What is being asked — Copy everything from "In a datastore" down to "for the read." in the disk I/O scheduler article below, word for word.

Text excerpt —
<<<<

Designing a Userspace Disk I/O Scheduler for Modern Datastores: the Scylla example (Part 1)
In a datastore like Scylla, there are many actors competing for disk I/O. Examples of such actors are data writers (in Scylla’s parlance they can be either memtable or commitlog writers), and a disk reader fetching the data to serve a cache miss. To illustrate the role that competition plays, if we are just issuing disk I/O without resorting to any fairness or balancing consideration, a reader, for instance, could find itself behind a storm of writes. By the time it has the opportunity to run, all that wait would have translated into increased latency for the read.
If one is using a threaded approach for managing I/O, a thread can be assigned to a different priority group by tools such as
ionice only allows us to choose between general concepts like real-time, best-effort and idle. And while Linux will try to preserve fairness among the different actors, that doesn’t allow any fine tuning to take place. Dividing bandwidth among users is a common task in network processing, but it is usually not possible with disk I/O without resorting to infrastructure like cgroups.
More importantly, modern designs like the Seastar framework used by Scylla to build its infrastructure may stay away from threads in favor of a thread-per-core design in the search for better scalability. In the light of these considerations, can a userspace application like Scylla somehow guarantee that all actors are served according to the priorities we would want them to obey?
As we will discuss throughout this article, even if the balancing aspects are set aside for a moment, is it really a good idea for a userspace application like a datastore, that generates lots of I/O requests and depends on having them finished in a timely fashion, to always throw requests at the kernel and the layers below as fast as they arrive?

>>>>

Transcribed page text:
<<<<

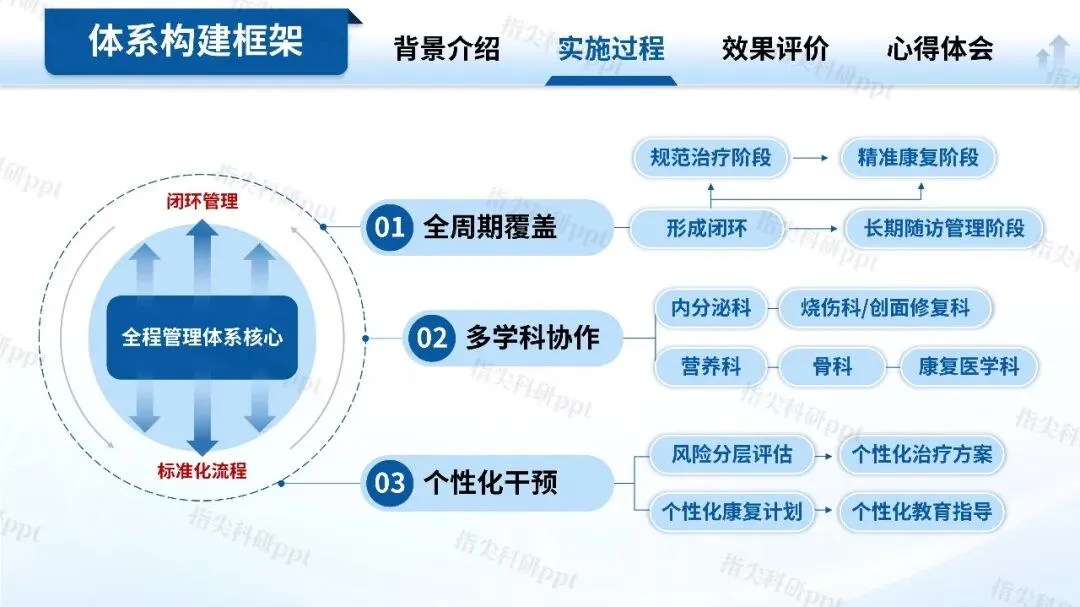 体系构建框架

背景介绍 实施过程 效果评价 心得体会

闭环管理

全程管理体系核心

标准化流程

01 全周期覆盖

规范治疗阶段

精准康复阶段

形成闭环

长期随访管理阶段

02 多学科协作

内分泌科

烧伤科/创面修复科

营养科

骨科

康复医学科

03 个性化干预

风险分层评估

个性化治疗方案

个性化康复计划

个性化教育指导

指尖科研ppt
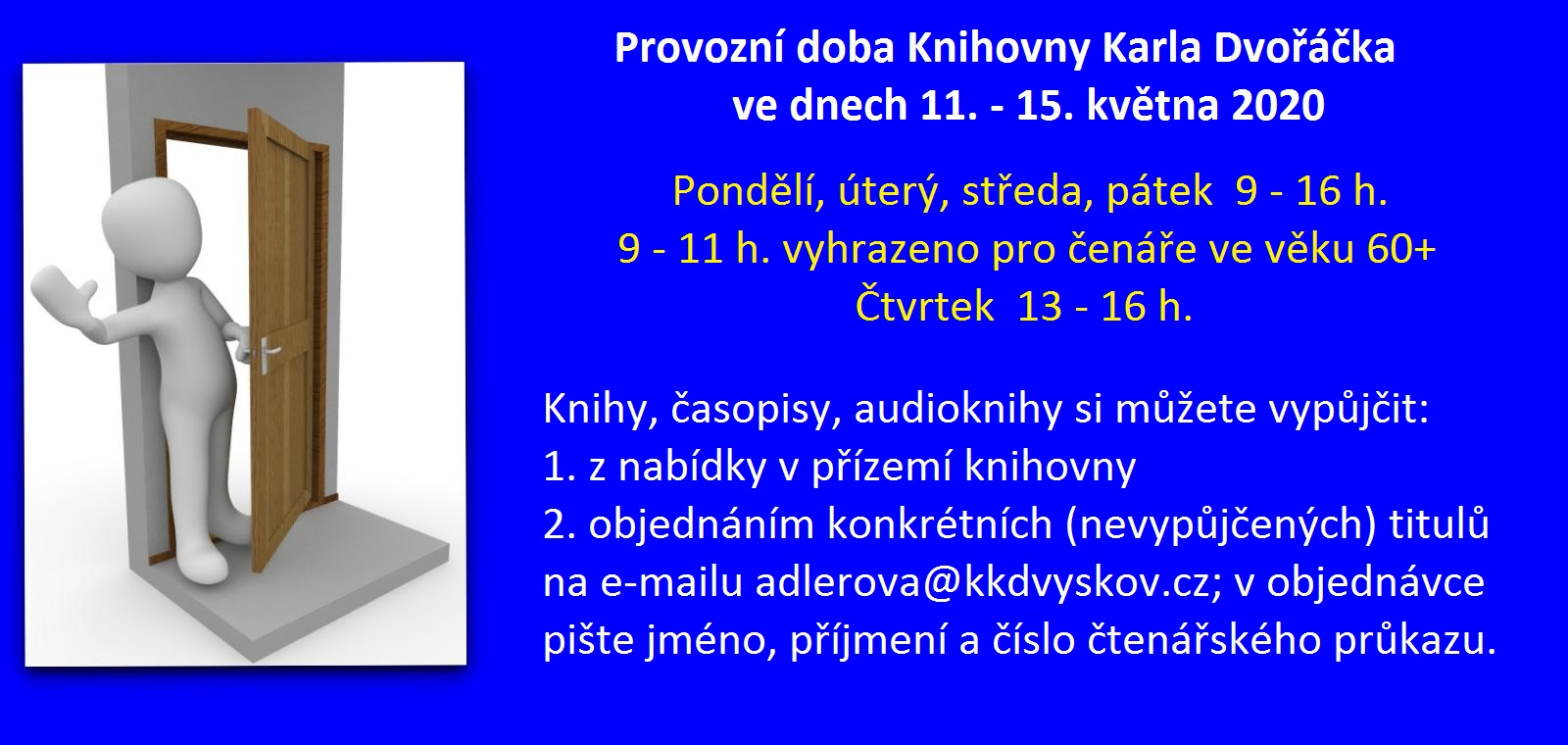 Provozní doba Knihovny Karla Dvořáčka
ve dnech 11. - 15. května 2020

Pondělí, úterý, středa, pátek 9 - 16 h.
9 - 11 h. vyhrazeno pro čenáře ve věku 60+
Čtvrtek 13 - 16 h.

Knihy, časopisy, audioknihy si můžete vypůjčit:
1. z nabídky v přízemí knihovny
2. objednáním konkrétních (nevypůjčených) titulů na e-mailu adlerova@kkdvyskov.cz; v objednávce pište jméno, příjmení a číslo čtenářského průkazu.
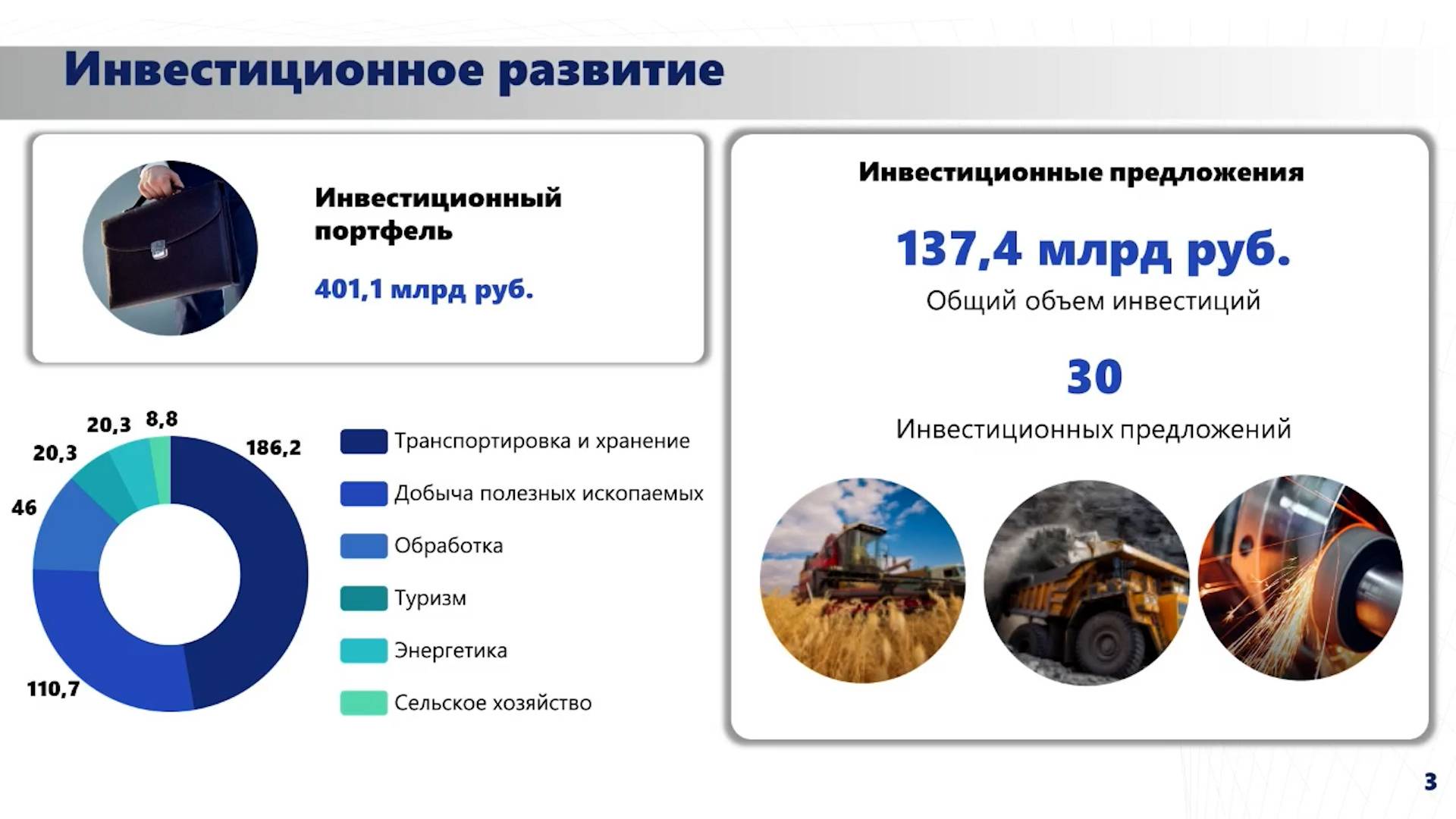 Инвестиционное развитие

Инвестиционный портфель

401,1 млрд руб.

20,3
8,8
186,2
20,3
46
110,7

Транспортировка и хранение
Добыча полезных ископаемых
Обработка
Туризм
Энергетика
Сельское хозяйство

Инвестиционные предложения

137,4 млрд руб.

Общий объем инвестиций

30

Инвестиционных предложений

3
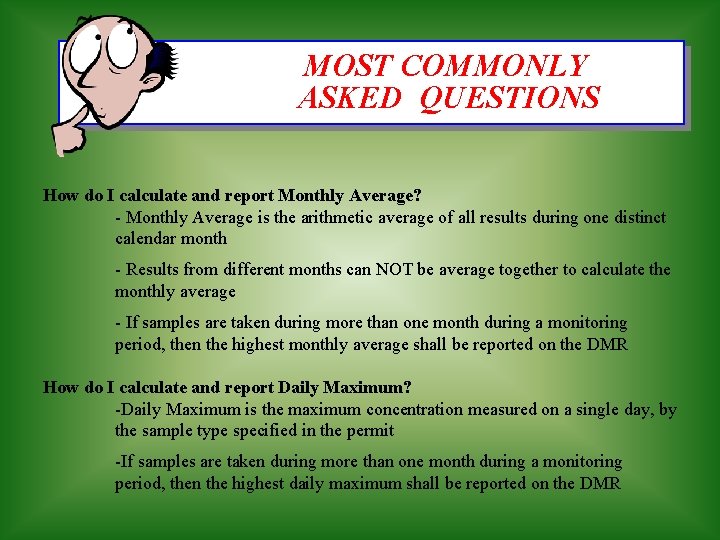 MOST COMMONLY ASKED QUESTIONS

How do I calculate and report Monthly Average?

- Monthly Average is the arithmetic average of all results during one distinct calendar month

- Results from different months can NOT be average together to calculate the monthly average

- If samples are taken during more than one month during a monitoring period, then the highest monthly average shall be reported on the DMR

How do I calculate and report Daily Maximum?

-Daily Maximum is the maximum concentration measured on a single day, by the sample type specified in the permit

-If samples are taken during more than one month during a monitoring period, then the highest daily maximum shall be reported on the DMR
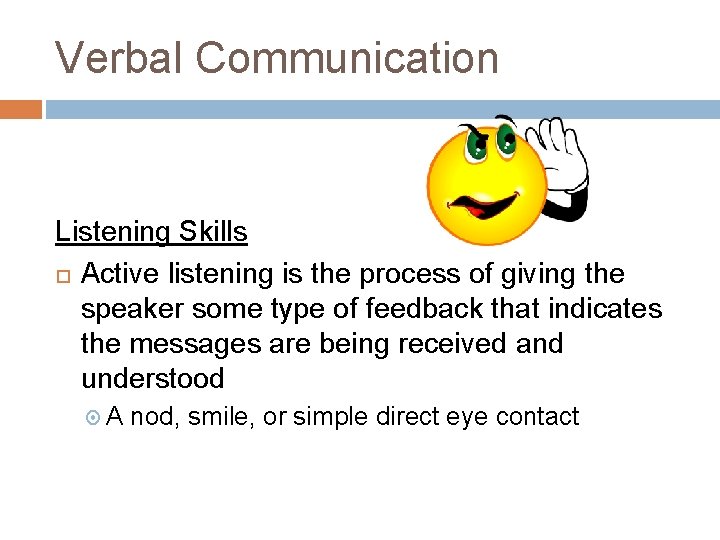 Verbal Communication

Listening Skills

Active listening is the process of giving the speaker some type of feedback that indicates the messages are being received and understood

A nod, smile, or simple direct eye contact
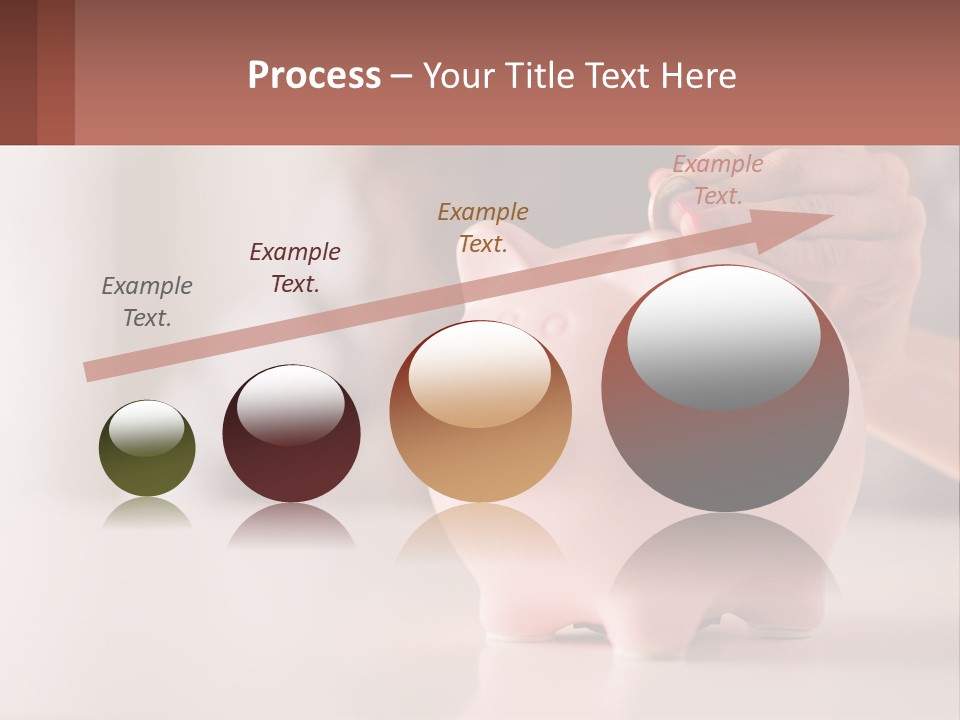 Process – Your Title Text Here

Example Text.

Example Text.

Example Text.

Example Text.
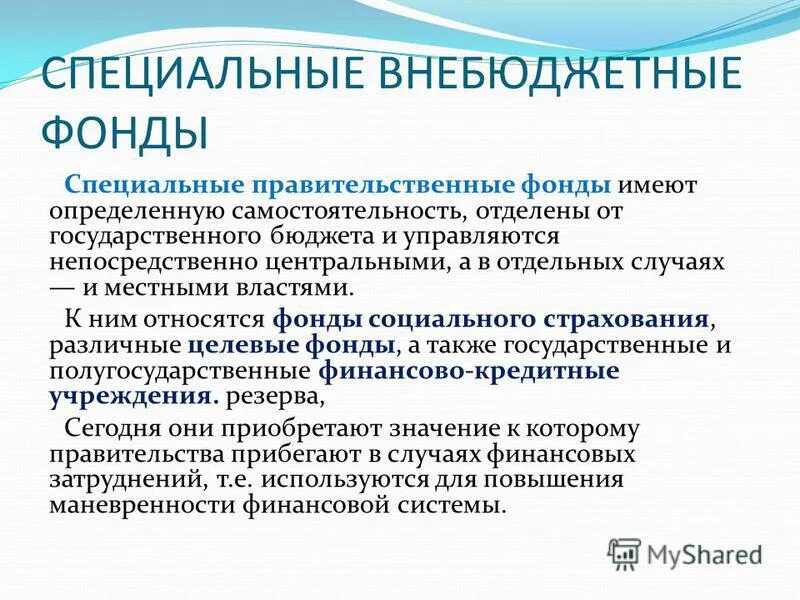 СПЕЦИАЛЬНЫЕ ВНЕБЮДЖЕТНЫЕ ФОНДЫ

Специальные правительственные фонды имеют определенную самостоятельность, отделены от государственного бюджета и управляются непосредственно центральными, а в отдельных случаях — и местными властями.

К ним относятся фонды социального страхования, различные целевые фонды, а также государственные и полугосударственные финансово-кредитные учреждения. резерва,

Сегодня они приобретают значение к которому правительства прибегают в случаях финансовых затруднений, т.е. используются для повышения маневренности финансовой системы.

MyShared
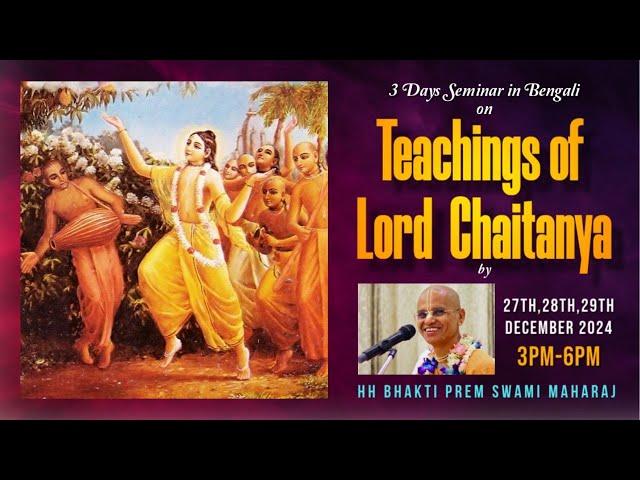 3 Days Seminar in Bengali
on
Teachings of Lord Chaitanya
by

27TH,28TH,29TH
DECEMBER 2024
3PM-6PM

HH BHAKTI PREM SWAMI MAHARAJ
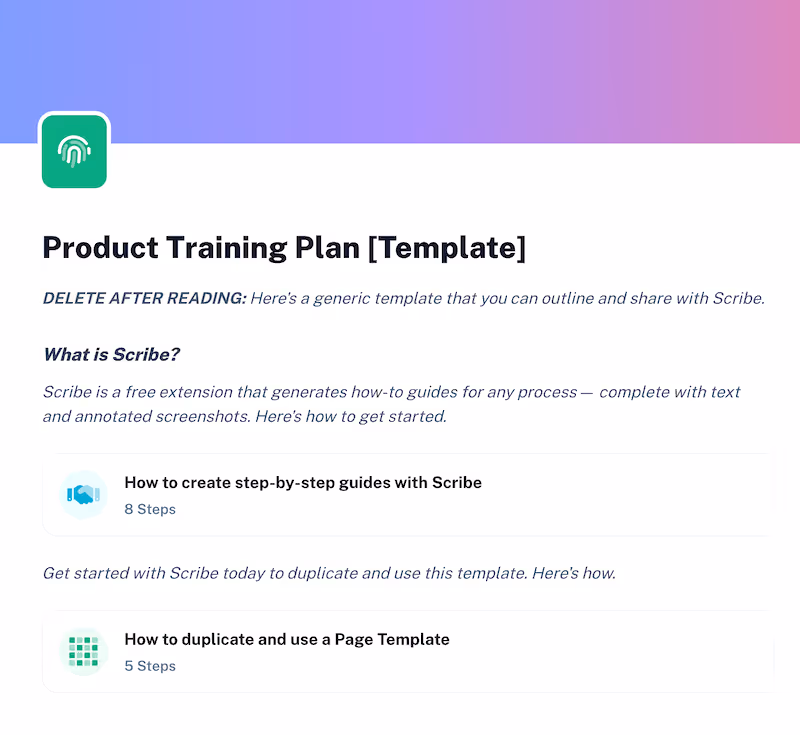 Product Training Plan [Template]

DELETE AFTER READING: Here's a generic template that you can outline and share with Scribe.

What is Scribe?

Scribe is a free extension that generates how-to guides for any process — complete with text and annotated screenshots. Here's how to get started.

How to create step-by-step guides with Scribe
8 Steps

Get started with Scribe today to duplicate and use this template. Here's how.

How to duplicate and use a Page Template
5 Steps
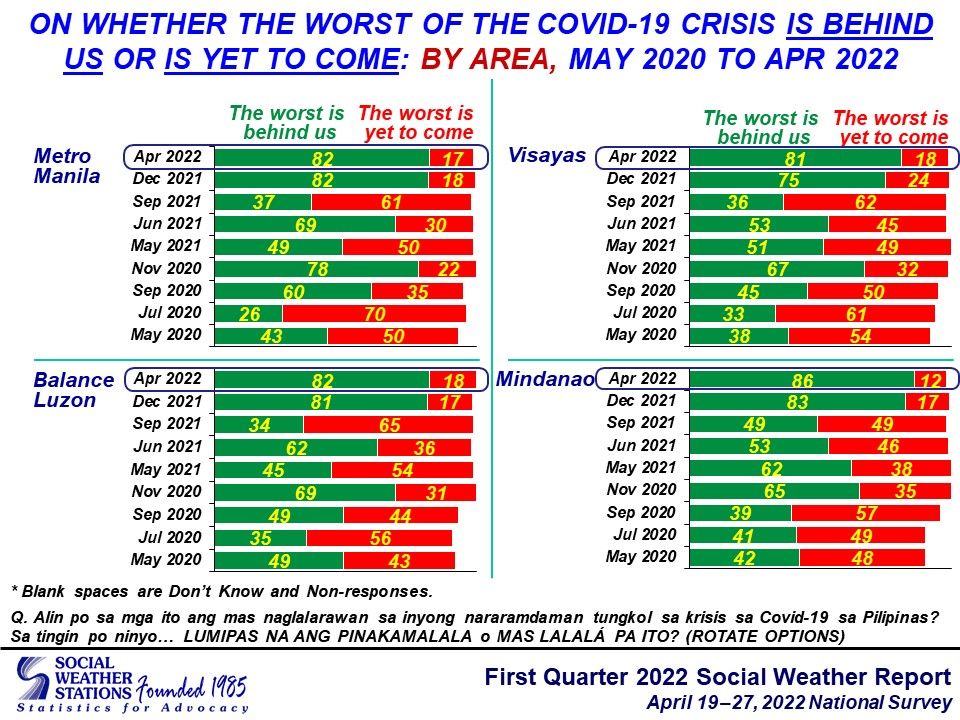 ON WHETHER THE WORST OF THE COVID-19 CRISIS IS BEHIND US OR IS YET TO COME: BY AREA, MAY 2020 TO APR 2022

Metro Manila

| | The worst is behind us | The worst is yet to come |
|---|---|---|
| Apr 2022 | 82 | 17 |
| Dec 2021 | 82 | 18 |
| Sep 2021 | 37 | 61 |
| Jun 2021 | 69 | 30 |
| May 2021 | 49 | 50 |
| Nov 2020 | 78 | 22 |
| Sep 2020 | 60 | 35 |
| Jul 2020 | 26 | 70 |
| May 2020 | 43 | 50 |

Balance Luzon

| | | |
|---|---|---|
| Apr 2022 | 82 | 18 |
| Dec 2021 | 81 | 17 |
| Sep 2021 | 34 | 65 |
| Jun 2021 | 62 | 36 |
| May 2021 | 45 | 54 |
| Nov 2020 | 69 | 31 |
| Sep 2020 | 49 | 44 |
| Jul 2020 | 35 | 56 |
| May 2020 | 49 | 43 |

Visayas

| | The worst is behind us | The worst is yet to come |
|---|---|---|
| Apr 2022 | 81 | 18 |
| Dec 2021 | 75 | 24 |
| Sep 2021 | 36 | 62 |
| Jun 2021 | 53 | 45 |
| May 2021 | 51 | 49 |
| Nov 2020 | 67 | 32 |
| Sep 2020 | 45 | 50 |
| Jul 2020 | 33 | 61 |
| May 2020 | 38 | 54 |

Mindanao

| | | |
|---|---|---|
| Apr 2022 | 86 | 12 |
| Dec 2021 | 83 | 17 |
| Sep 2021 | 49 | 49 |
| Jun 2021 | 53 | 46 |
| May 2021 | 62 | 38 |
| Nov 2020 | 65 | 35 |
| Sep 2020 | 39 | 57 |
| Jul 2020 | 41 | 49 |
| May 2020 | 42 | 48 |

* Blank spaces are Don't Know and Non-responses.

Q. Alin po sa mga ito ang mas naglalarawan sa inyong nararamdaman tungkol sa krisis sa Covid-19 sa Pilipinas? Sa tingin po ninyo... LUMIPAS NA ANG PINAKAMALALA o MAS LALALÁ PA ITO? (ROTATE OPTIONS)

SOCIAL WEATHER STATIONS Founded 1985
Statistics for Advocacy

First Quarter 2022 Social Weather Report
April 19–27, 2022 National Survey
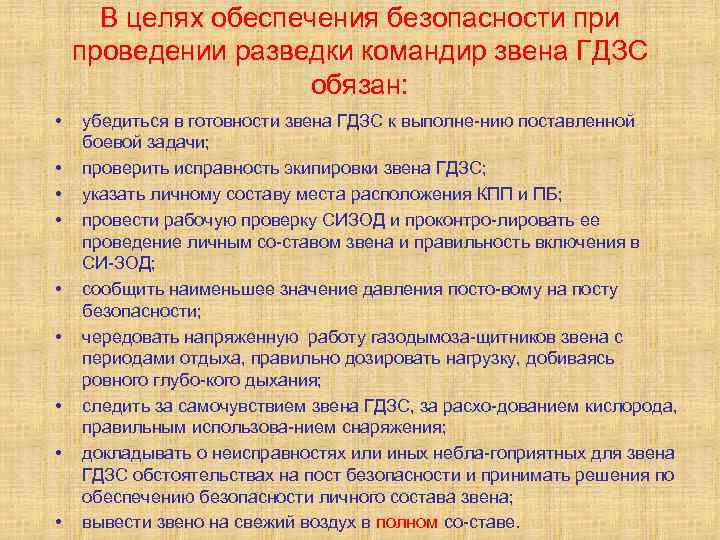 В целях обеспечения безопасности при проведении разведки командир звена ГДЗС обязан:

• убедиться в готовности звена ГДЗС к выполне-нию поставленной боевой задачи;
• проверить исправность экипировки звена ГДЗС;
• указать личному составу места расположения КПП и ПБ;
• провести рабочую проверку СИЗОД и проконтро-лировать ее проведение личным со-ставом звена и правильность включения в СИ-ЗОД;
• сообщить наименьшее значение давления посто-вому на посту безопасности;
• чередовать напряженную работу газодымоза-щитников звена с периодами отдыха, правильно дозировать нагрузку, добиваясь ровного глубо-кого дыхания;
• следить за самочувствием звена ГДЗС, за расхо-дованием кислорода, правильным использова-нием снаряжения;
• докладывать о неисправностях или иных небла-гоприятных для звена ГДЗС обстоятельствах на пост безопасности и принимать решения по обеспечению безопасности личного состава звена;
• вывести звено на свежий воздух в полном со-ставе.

>>>>

Task result —
In a datastore like Scylla, there are many actors competing for disk I/O. Examples of such actors are data writers (in Scylla’s parlance they can be either memtable or commitlog writers), and a disk reader fetching the data to serve a cache miss. To illustrate the role that competition plays, if we are just issuing disk I/O without resorting to any fairness or balancing consideration, a reader, for instance, could find itself behind a storm of writes. By the time it has the opportunity to run, all that wait would have translated into increased latency for the read.